BIZ BUZZ: Wanted: Unrestricted short selling
After decades of delays, short selling is finally coming to town, allowing investors to make two-way bets, hopefully boosting market turnover. But even some of those who are short selling advocates have apprehensions on how the rules are shaping up.
One of them is capital market veteran Anton Periquet, a well-esteemed analyst turned investment banker, who is concerned that in trying to err on the side of caution, regulators are writing the framework to be “too restrictive,” defeating the whole purpose of it.
Periquet told peers that the proposal to limit short selling to only index stocks, for instance, is “counterintuitive.”

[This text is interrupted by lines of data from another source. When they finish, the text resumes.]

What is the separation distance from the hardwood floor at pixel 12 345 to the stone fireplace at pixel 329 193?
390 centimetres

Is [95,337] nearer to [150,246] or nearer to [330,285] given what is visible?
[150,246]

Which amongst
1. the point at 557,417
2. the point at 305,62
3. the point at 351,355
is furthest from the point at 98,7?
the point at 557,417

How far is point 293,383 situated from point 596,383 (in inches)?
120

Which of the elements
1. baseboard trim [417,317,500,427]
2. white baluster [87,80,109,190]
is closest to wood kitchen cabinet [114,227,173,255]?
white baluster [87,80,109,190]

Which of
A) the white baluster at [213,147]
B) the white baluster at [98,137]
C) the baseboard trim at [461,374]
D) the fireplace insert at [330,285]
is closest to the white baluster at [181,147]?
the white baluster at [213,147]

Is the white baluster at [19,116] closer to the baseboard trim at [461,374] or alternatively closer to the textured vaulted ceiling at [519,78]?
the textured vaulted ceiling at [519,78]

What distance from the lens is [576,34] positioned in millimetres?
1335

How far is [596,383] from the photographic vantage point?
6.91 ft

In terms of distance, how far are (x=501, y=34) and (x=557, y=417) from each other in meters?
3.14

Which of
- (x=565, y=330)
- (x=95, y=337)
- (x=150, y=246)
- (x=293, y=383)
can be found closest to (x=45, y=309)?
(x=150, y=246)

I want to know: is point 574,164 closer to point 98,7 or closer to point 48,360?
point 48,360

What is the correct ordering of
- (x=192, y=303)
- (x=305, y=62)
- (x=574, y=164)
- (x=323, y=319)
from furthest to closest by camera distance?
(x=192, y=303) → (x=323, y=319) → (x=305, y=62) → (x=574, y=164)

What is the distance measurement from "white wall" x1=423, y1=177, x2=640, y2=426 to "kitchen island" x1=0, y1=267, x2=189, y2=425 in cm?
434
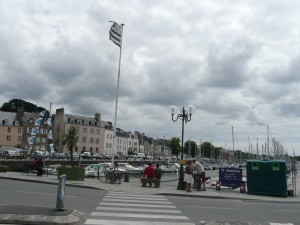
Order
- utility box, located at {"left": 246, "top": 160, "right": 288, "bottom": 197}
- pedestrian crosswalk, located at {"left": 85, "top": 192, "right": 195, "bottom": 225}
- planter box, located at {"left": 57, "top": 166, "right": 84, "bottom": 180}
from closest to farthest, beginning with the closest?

In a conversation overheard by Biz Buzz, Periquet explained, “With a few exceptions, index stocks are the most transparent, widely researched and liquid counters and therefore already trade at or close to their fair values. It is the less liquid stocks that are likely to be mispriced and in need of more active two-way trading to facilitate more efficient pricing.”
More often than not, he said retail investors are being sucked into massively overpriced small-cap stocks. Had short selling been permitted decades ago, Periquet believes that BW price manipulation of the 2000s would not have had any leg to stand on.
“As for limiting the number of shares that will be made available for shorting to 10 percent of a company’s issued shares, these are like taking baby steps. If we wish to improve market liquidity and promote true price discovery, why not go all the way? In the event that short sellers were to depress the share prices of SM or Ayala to unrealistic levels, wouldn’t their controlling shareholders happily buy up the shares?” he argued.
As a bonus, Periquet said short-selling allows long-term shareholders like pension funds Government Service Insurance System and Social Security System to make money on their holdings through stock lending, while major shareholders would welcome the extra revenues from lending out stock to short sellers in exchange for a fee.
Periquet also belied the common notion that short selling creates unwanted volatility by inducing wild swings. As traders with opposing views about the future offset each other’s positions, greater liquidity and, hence, fewer price spikes are expected, he said.
“Consider: In times of irrational exuberance, is it not the short-seller who caps unwarranted spikes in share prices when he bets that overly rosy expectations cannot be met? In times of panic, is it not the short-seller who prevents a free fall, as he must at some point cover his short position?”
Finally, Periquet argued that the short seller is actually the regulator’s best friend—one who can deter unscrupulous operators and spot fraud or overly aggressive accounting practices while hunting for overvalued stocks.
“Just look at the most celebrated cases abroad: Enron, Worldcom, Tyco and, more recently, Adani and Icahn. It is the short-seller, not the regulator, who raised the alarm over the nosebleed valuations. And why should anyone be surprised? It is short seller, after all, who has the incentive and resources to uncover anomalies before they blow up. In this sense, the short-seller actually performs a public service,” he said.